Deliller toplandıktan sonra tarafların ticari defter ve belgeleri üzerinde bilirkişi incelemesi yaptırılarak mali müşavir bilirkişi …’dan mahkememizce tespit edilen uyuşmazlık konularında rapor düzenlenmesi istenilmiş, bilirkişi mahkememize sunmuş olduğu 19/12/2017 tarihli raporunda özetle; Davacı şirketin incelenen 2016 yılı ticari defterinin 6102 sayılı TTK 64-66 maddelerine göre yaptırılması gereken açılış ve kapanış tasdiklerinin zamanında yaptırıldığını, ticari defterlerin usulüne uygun şekilde tutulduğunu, sahibi lehine delil olabileceğini, davacı şirketin ticari defterlerinde davaya konu icra takip tarihi itibariyle, davacı şirketin davalı şirketten 31.100,48 Euro karşılığı 115.071,78 TL alacak bakiyesi olduğunu, davalı şirketin davaya konu icra takip tarihinden bir gün sonra 15.12.2016 tarihinde davacı şirkete 10.000, 00 Euro ödeme yaptığını, işbu 10,000,00 Euro tutarın da 37.077,00 TL olarak kaydedildiğini, 2016 yılı sonu itibariyle davacı şirketin davalı şirketten 21.100,48 Euro karşılığı 77.994,78 TL alacak bakiyesi olduğunun kayıtlı olduğunu, davalı şirketin incelenen 2016 yılı ticari defterinin 6102 sayılı TTK 64-66 maddelerine göre yaptırılması gereken açılış ve kapanış tasdiklerinin zamanında ve usulüne uygun şekilde yaptırıldığını, ticari defterlerin usulüne uygun şekilde tutulduğunu, sahibi lehine delil olabileceğini, davalı şirketin ticari defterlerinde; davaya konu icra takip tarihi itibariyle davalı şirketin davacı şirkete 31.100,48 Euro karşılığı 103.997,22 TL borç bakiyesi olduğunu, davalı şirketin davaya konu icra takip tarihinden bir gün sonra 15.12.2016 tarihinde davacı şirkete 10.000, 00 Euro ödeme yaptığını, işbu 10,000,00 Euro tutarın 37.010,00 TL olarak kaydedildiğini, 2016 yılı sonu itibariyle davalı şirketin davacı şirkete 21.100,48 Euro karşılığı 78.280,67 TL borç bakiyesi olduğunun kayıtlı olduğunu, taraflar arasında 31.12.2016 tarihi itibariyle, davacı şirketin davalı şirketten 21.100,48 Euro karşılığı 78.280.,67 TL alacak bakiyesi olduğuna ilişkin “Cari Mutabakat” bulunduğunu, taraflar arasındaki hesaplarda kur farkı dışında farklılık bulunmadığını, sevk irsaliyelerinin üzerinde teslim alanın adı soyadı ve imzası bulunduğunu, taraflar arsında ticari ilişki bulunduğunu beyan etmiştir.
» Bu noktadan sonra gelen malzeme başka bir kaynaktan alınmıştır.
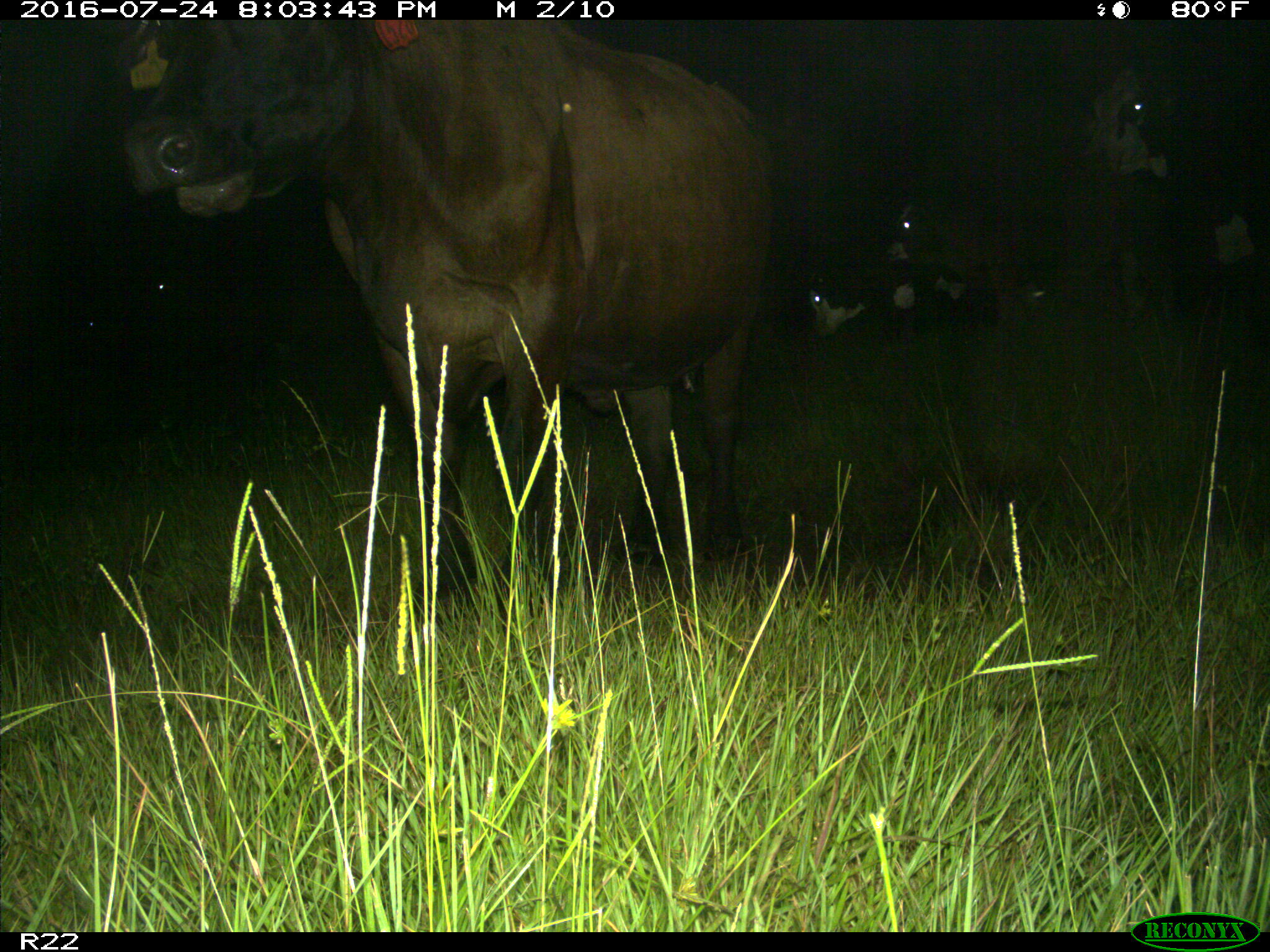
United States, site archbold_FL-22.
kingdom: Animalia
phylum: Chordata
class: Mammalia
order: Artiodactyla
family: Bovidae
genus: Bos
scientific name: Bos taurus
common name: domestic cow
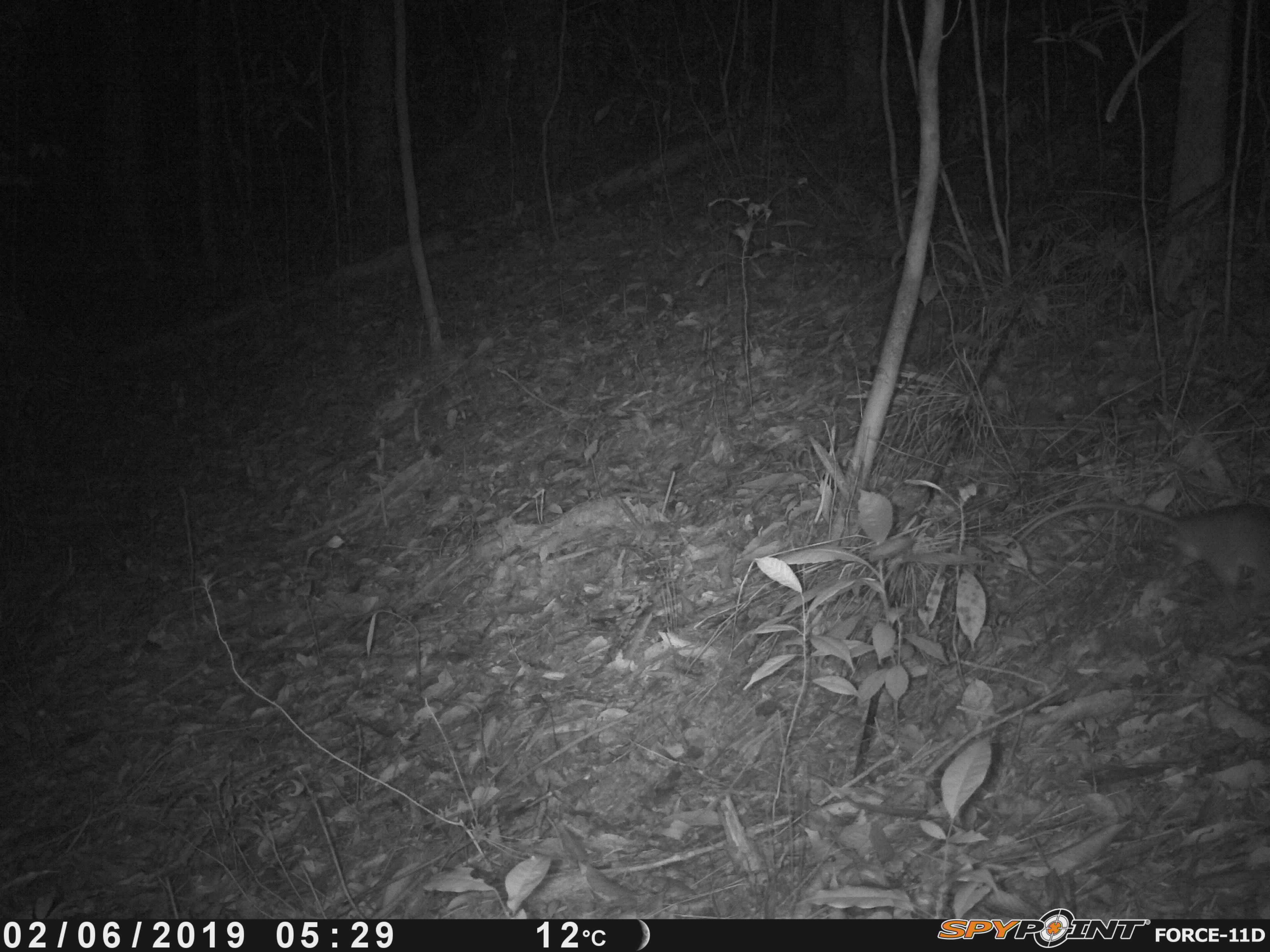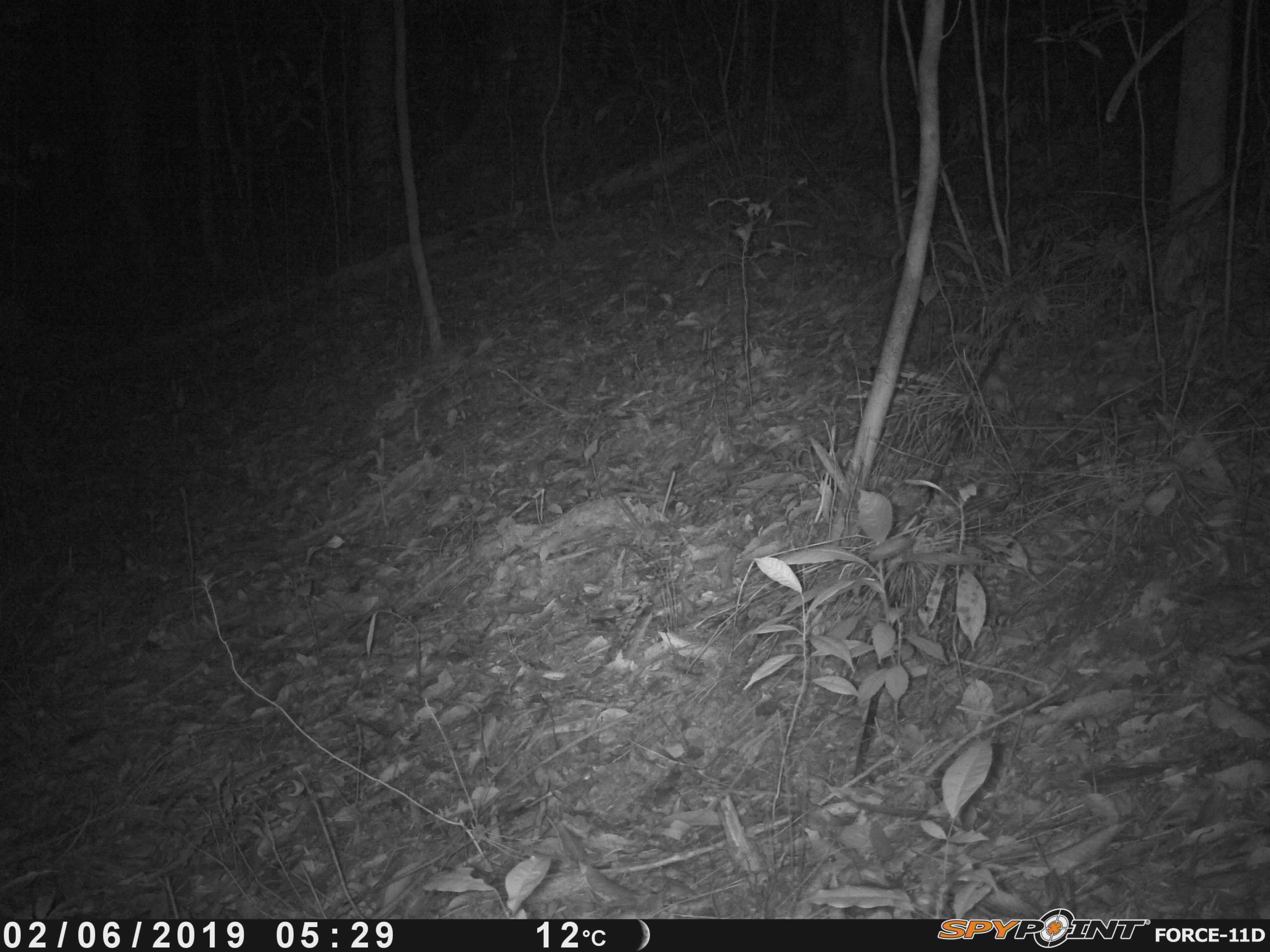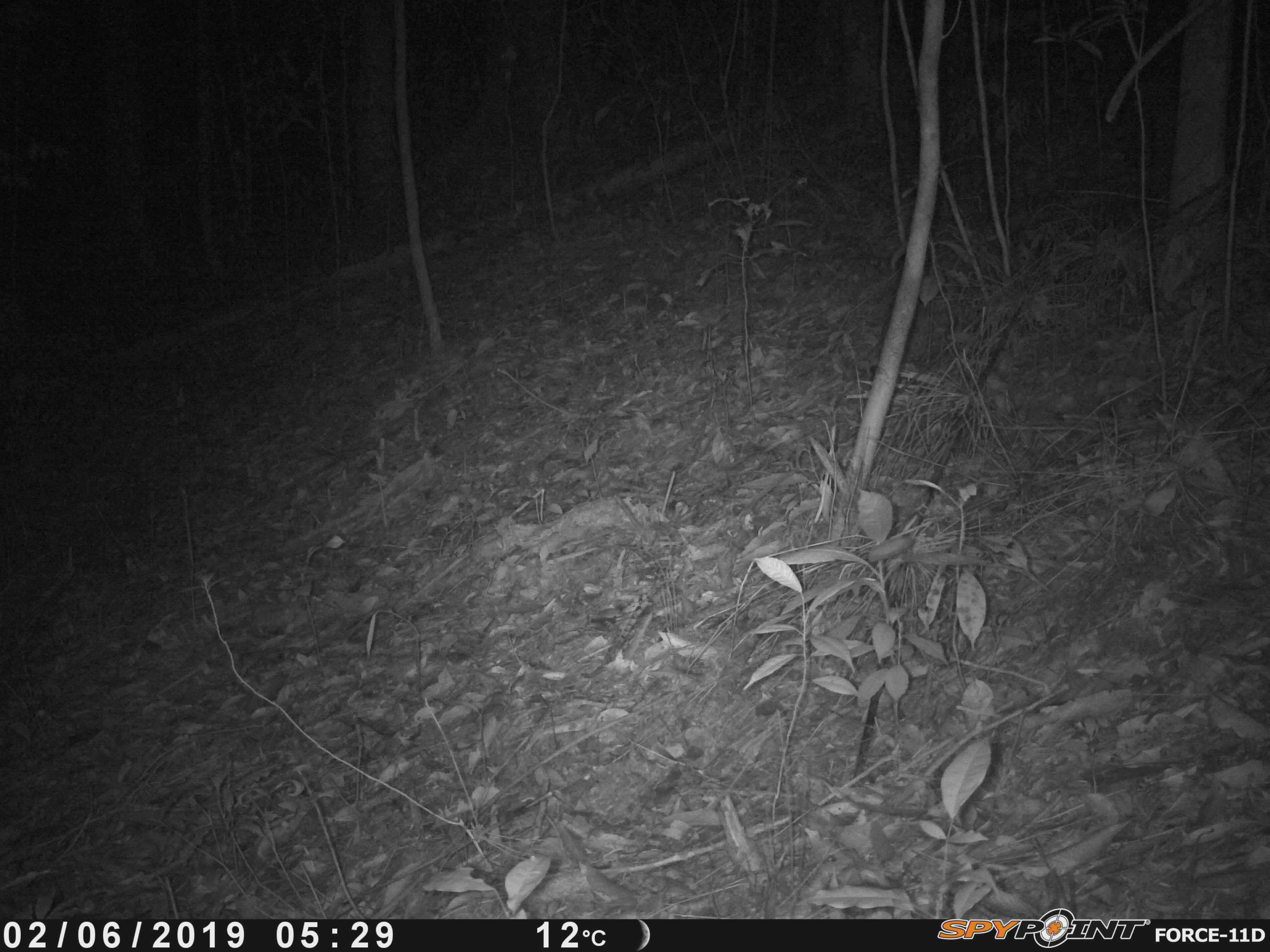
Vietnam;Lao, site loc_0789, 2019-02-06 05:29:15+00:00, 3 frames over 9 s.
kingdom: Animalia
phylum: Chordata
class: Mammalia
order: Rodentia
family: Muridae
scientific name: Muridae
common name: old-world mice and rats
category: unidentified murid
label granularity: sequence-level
Bilirkişi Raporu dosya kapsamına uygun, ayrıntılı, açıklayıcı ve hüküm kurmaya elverişlidir.
İtirazın iptali davası yargılama usulü bakımından genel hükümlere tabidir. İspat yükü kanunda özel bir düzenleme bulunmadıkça iddia edilen vakıaya bağlanan hukuki sonuçtan kendi lehine hak çıkaran tarafa aittir. Kanuni bir karineye dayanan taraf sadece karinenin temelini oluşturan vakıaya ilişkin ispat yükü altındadır. Kanunda ön görülen istisnalar dışında karşı taraf kanuni karinenin aksini ispat edebilir. (HMK m.190). İtirazın iptali davasında ispat yükü kural olarak davacı alacaklıdadır. Ancak borçlunun itirazındaki beyana göre ispat yükü yer değiştirebilir. Borçlu itirazın iptali davasına karşı vereceği cevapta ödeme emrine itiraz ederken bildirmiş olduğu itiraz sebepleri ile bağlı değildir, borçlu her türlü borca itirazını ödeme emrine itirazından bağımsız olarak ileri sürebilir.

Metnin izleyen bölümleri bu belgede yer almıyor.